Tanzu Kubernetes Cluster Stuck in Updating State Due to Missing Control Plane Node
book
Article ID: 404504
calendar_today
Updated On:
Products
Tanzu Kubernetes Runtime
Issue/Introduction
A Tanzu Kubernetes Cluster was observed in an Updating phase and reported as Ready=False. Validation checks indicated the cluster was not in the Running phase. One of three control plane nodes is missing.
Environment
Tanzu Kubernetes Runtime
Cause
Although the Machine, WCPMachine, and VM objects for the node still existed, a node was absent from both the Kubernetes node list and the etcd member list. The cluster was unable to recover automatically because the capi controllers appeared to be in a frozen state. The KubeadmControlPlane (KCP) resource reported a ControlPlaneComponentsUnknown condition, listing the remaining control plane nodes as having unknown status.
Resolution
Identify the missing control plane node by comparing the expected control plane nodes against the list of nodes visible in Kubernetes and etcd.

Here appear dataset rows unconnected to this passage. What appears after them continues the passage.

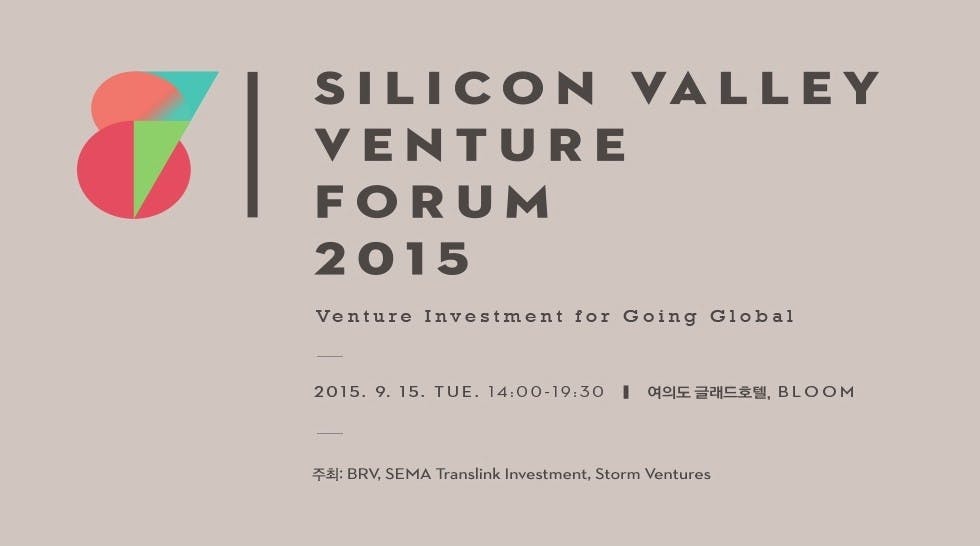 SILICON VALLEY
VENTURE
FORUM
2015

Venture Investment for Going Global

2015. 9. 15. TUE. 14:00-19:30 | 여의도 글래드호텔, BLOOM

주최: BRV, SEMA Translink Investment, Storm Ventures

Restart the following controllers on the Supervisor Cluster to trigger reconciliation:
capi-kubeadm-control-plane-controller-manager
capi-controller-manager
If it doesn't happen automatically, delete the Machine object associated with the missing control plane node. This deletion should cascade and remove the corresponding WCPMachine and VM resources.
After restart, confirm that the control plane node is re-created and joins etcd successfully.
Validate that the KubeadmControlPlane resource reports healthy status and that the cluster transitions to Ready=True.